Um diploma inconclusivo

Da consulta a três advogados da área laboral – Inês Arruda, Pedro da Quitéria Faria e Nuno Freitas Morgado –, todos concordam que o decreto-lei é inconclusivo e que carece de esclarecimentos adicionais da Segurança Social que, provavelmente, serão publicados sob a forma de FAQ (do inglês Frequently Asked Questions), uma prática invulgar que se generalizou com a pandemia.
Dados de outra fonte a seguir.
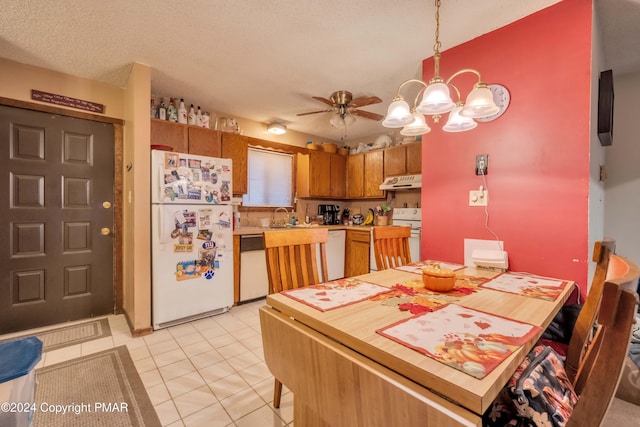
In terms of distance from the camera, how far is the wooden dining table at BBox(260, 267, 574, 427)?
25.7 inches

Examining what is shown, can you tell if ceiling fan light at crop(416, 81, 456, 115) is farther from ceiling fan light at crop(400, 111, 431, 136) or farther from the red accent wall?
the red accent wall

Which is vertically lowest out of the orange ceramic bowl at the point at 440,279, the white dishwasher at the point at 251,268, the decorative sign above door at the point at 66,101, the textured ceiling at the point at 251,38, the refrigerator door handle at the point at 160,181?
A: the white dishwasher at the point at 251,268

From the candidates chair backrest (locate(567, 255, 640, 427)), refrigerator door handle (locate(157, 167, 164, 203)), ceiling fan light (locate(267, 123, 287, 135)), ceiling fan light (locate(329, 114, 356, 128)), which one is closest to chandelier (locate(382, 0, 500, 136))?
chair backrest (locate(567, 255, 640, 427))

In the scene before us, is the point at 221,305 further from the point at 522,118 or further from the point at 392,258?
the point at 522,118

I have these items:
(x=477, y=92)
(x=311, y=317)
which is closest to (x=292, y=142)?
(x=477, y=92)

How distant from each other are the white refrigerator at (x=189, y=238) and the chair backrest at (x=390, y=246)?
5.43ft

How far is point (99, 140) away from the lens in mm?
2836

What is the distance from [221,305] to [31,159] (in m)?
A: 2.22

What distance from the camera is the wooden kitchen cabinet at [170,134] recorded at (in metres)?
2.98

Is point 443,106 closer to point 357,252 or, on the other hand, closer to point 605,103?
point 605,103

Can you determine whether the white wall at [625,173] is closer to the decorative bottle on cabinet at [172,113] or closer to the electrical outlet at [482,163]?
the electrical outlet at [482,163]

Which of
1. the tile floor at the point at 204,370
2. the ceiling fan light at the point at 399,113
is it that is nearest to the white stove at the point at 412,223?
the tile floor at the point at 204,370

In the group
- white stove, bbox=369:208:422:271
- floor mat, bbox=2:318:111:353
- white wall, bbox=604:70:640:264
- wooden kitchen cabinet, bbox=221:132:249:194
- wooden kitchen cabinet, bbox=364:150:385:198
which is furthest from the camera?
wooden kitchen cabinet, bbox=364:150:385:198

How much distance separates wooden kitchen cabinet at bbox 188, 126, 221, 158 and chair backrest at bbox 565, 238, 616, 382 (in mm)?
3461
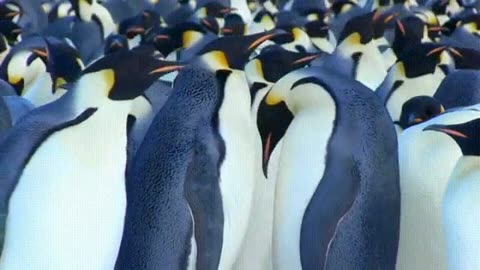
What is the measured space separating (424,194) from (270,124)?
386 mm

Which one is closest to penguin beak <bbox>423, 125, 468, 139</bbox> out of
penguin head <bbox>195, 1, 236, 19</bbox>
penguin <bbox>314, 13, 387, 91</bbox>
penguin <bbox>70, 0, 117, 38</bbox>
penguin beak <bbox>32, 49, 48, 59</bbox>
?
penguin <bbox>314, 13, 387, 91</bbox>

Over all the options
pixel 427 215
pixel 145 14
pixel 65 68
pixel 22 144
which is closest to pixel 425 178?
pixel 427 215

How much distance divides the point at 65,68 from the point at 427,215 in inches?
49.0

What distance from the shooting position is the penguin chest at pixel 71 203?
5.44 ft

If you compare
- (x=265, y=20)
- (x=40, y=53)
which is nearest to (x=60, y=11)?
(x=265, y=20)

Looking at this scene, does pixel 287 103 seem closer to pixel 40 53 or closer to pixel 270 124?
pixel 270 124

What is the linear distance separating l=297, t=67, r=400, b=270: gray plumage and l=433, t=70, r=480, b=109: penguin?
1.99 feet

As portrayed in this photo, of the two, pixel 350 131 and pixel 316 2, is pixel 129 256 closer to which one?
pixel 350 131

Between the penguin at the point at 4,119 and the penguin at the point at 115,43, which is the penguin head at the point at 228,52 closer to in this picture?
the penguin at the point at 4,119

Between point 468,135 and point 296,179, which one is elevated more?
point 468,135

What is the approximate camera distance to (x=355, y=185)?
1.77 meters

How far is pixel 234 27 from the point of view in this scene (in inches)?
131

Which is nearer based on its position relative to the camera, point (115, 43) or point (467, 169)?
point (467, 169)

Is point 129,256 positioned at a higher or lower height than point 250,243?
higher
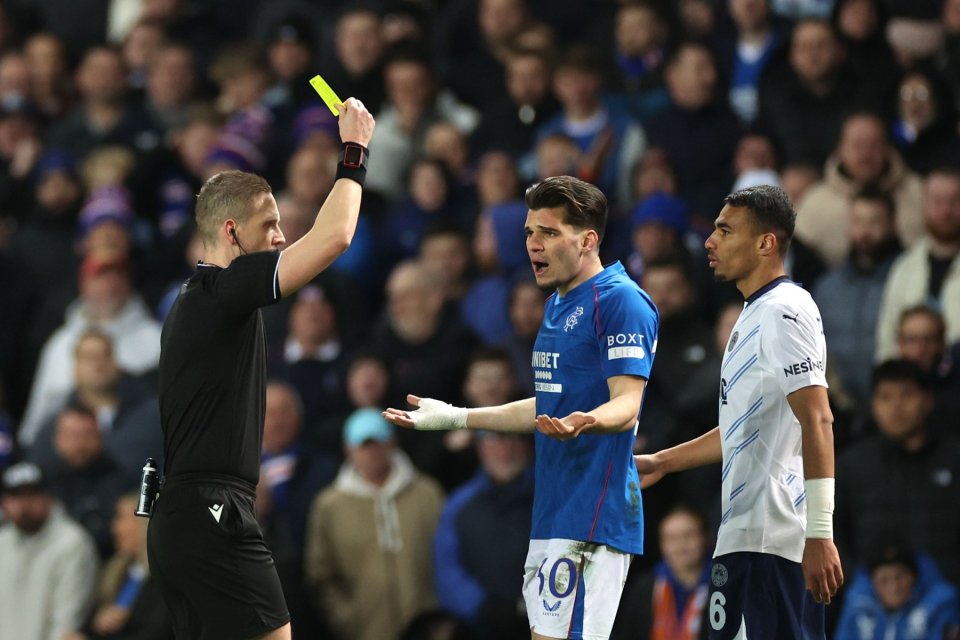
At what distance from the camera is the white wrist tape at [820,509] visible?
647cm

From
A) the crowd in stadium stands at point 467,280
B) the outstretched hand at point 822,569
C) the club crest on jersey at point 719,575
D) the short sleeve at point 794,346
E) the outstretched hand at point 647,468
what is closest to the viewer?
the outstretched hand at point 822,569

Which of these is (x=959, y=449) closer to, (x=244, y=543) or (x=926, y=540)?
(x=926, y=540)

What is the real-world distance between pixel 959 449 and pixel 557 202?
4382 mm

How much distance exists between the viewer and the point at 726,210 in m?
7.02

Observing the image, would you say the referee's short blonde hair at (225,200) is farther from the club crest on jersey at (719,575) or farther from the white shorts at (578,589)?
the club crest on jersey at (719,575)

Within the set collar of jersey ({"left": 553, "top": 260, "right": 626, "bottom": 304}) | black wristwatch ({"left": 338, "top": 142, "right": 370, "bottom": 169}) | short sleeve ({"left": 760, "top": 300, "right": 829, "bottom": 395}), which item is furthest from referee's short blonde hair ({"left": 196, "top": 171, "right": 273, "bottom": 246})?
short sleeve ({"left": 760, "top": 300, "right": 829, "bottom": 395})

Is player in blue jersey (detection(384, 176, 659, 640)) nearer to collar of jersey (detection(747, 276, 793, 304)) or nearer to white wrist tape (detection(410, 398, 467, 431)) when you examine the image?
white wrist tape (detection(410, 398, 467, 431))

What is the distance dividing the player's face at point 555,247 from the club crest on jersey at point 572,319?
150mm

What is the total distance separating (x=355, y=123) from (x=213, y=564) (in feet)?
6.05

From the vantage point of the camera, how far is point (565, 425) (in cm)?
623

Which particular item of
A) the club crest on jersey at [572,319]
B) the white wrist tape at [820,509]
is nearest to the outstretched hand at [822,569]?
the white wrist tape at [820,509]

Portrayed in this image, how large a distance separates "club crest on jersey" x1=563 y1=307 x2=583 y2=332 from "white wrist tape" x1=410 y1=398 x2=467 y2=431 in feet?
1.84

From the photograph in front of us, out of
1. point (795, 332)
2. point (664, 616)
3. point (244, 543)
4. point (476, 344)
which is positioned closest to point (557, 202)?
point (795, 332)

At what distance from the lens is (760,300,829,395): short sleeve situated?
262 inches
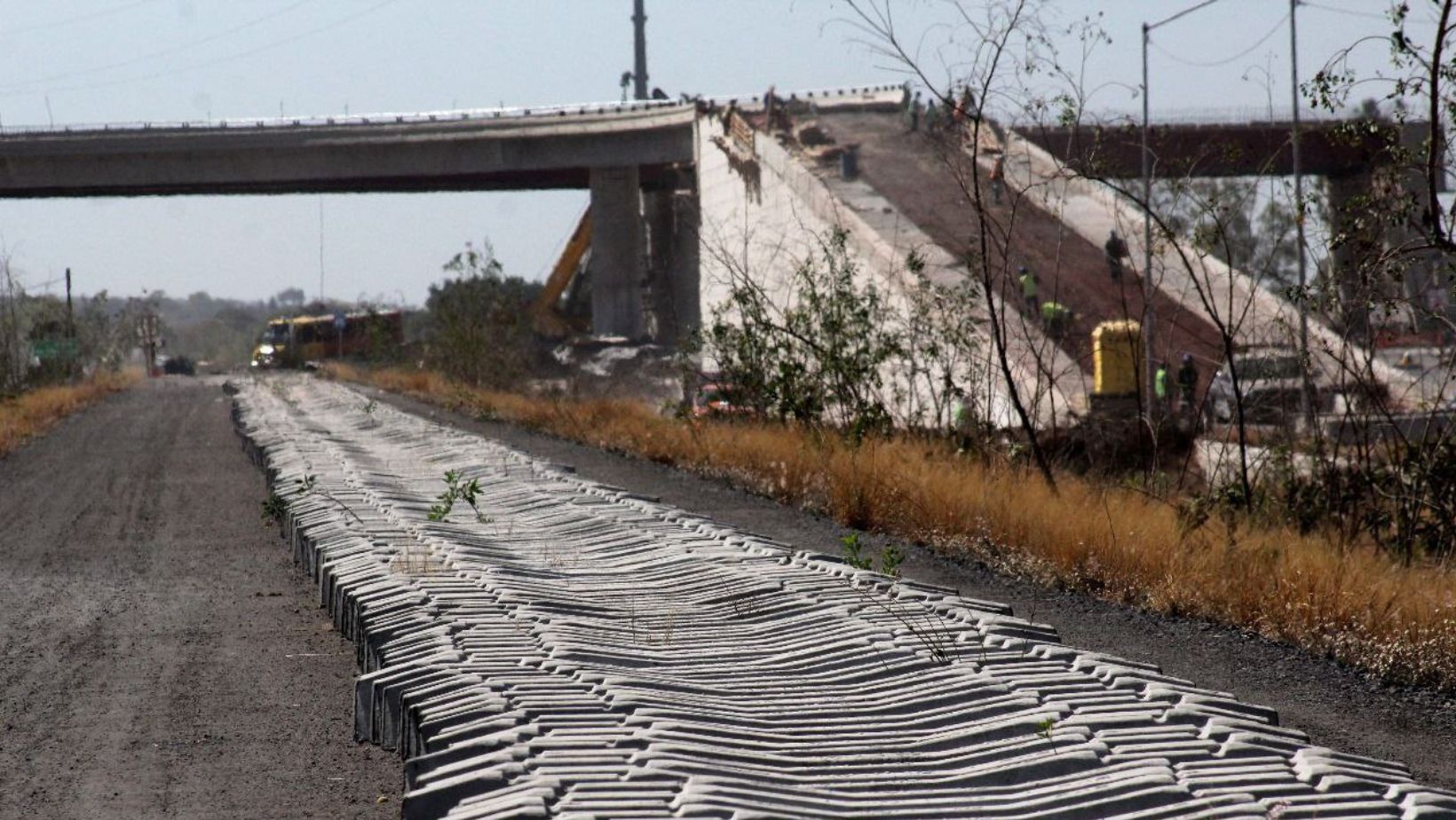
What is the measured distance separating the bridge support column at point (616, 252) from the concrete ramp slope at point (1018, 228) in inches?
311

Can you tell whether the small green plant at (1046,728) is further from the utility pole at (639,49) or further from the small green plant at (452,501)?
the utility pole at (639,49)

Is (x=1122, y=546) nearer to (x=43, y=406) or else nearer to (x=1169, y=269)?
(x=1169, y=269)

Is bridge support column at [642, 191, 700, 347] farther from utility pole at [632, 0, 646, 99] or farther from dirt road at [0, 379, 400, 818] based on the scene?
dirt road at [0, 379, 400, 818]

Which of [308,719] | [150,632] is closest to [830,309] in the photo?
[150,632]

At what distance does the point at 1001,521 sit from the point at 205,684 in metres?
5.13

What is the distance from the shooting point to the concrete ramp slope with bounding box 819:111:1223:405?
33.8 m

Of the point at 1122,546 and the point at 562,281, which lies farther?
the point at 562,281

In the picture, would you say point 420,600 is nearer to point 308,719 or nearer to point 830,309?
point 308,719

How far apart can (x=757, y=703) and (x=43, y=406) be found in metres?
29.9

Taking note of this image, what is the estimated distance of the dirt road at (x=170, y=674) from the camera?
210 inches

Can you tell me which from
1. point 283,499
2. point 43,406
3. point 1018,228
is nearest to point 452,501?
point 283,499

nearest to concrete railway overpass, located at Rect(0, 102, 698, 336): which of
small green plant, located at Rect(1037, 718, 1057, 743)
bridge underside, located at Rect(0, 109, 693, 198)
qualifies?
bridge underside, located at Rect(0, 109, 693, 198)

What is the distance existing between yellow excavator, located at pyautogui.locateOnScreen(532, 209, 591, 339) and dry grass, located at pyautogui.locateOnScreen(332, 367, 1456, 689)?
4917 cm

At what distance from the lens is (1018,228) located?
3712cm
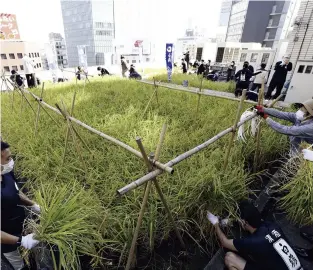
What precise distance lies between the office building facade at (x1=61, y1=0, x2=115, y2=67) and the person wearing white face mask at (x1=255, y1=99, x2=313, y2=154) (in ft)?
240

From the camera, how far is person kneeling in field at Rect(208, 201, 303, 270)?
1750mm

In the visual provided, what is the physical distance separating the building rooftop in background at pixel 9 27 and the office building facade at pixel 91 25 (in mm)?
27568

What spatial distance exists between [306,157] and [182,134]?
7.04 feet

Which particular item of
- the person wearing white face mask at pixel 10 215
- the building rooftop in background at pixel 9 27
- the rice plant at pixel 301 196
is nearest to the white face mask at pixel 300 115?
the rice plant at pixel 301 196

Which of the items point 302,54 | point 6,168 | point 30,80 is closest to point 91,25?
point 30,80

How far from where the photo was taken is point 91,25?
71.6m

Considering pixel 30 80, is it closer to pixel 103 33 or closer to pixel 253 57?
pixel 253 57

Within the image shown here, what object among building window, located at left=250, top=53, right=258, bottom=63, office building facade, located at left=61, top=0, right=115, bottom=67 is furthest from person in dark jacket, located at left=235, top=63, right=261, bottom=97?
office building facade, located at left=61, top=0, right=115, bottom=67

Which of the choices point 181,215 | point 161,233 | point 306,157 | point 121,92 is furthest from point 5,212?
point 121,92

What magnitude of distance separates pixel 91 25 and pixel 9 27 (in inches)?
1305

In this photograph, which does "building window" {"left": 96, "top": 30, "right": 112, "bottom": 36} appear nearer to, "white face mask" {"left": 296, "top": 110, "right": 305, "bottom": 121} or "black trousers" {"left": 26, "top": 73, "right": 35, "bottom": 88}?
"black trousers" {"left": 26, "top": 73, "right": 35, "bottom": 88}

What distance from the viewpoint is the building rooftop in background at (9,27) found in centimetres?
4273

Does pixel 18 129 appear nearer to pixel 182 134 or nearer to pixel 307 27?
pixel 182 134

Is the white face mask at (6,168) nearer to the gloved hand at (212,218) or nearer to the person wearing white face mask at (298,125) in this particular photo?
the gloved hand at (212,218)
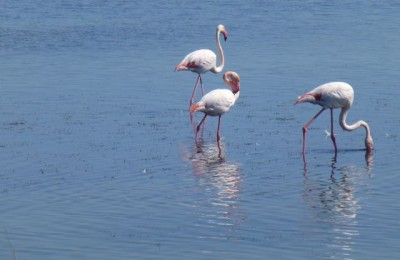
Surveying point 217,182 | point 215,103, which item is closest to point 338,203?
point 217,182

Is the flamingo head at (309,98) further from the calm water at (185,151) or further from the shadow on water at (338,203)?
the shadow on water at (338,203)

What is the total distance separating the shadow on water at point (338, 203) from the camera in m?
9.92

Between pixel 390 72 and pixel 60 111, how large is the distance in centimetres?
713

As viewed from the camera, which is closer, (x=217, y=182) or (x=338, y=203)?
(x=338, y=203)

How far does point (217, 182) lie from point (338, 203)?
1688 mm

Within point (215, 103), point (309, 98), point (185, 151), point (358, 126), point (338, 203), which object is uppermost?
point (309, 98)

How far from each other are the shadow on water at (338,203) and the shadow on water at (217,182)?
0.86 meters

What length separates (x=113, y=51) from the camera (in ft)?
79.9

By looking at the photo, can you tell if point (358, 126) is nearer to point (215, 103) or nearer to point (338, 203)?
point (215, 103)

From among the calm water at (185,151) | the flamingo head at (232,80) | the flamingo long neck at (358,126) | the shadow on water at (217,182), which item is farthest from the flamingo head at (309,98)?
the flamingo head at (232,80)

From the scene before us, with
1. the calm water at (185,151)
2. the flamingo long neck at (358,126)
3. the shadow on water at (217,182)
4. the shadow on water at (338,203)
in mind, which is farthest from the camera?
the flamingo long neck at (358,126)

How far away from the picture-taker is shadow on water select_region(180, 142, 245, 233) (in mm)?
10922

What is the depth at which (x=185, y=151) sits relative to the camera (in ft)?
47.2

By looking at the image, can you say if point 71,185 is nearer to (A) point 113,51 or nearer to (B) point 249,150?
(B) point 249,150
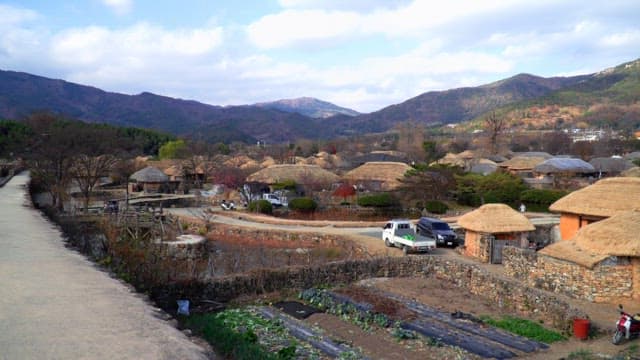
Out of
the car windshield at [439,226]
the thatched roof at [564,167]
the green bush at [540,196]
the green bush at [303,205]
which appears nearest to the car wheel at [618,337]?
the car windshield at [439,226]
Perante a omissão do legislador, haveria três possibilidades segundo os advogados: a ausência do trabalhador entrar no regime normal de baixas, recebendo este um subsídio de doença da Segurança Social; ser equiparado à situação de isolamento profilático e receber até um valor superior ao da baixa; ou ser a empresa a pagar, possivelmente com um prazo máximo de 30 dias.

“Se estivermos a falar de um atestado médico, isso implicaria uma perda de remuneração, o que não me parece ser o espírito do legislador”, afirma Pedro da Quitéria Faria, da Antas da Cunha Ecija e Associados. Por outro lado, dado que a declaração médica atesta que a pessoa precisa de uma proteção adicional, prossegue, faz mais sentido que haja uma proteção específica como a que o Governo criou para o isolamento profilático, argumenta. O que não parece razoável, na opinião de Pedro da Quitéria Faria, é que seja a empresa a suportar.

O problema é que a razão – a epidemia – também não é imputável ao trabalhador, sublinha Nuno Ferreira Morgado. “A intenção do Governo deve ser equiparar a um sistema de baixa ou de quarentena, mas a lei não é clara. O problema é que se não houver um regime específico de proteção social, como o subsídio de doença, então terá de ser o empregador a pagar”. Se assim for, o que acontecerá é que muitas empresas tentarão pôr estes trabalhadores em lay-off, avisa o advogado da PLMJ.

Inês Arruda reforça. “Ou é considerada uma falta por doença e segue o regime normal, sendo paga pela Segurança Social; ou é uma situação de isolamento profilático, também paga pela Segurança Social”. Mas, sublinha a advogada da Vasconcelos Arruda e Associados, no limite também há justificação legal para que seja a empresa a suportar. É possível argumentar que, ao abrigo do artigo 255.º e 249.º do Código do Trabalho que as faltas que por lei são consideradas justificadas só deixam de ser remuneradas pela empresa quando excedam os 30 dias por ano.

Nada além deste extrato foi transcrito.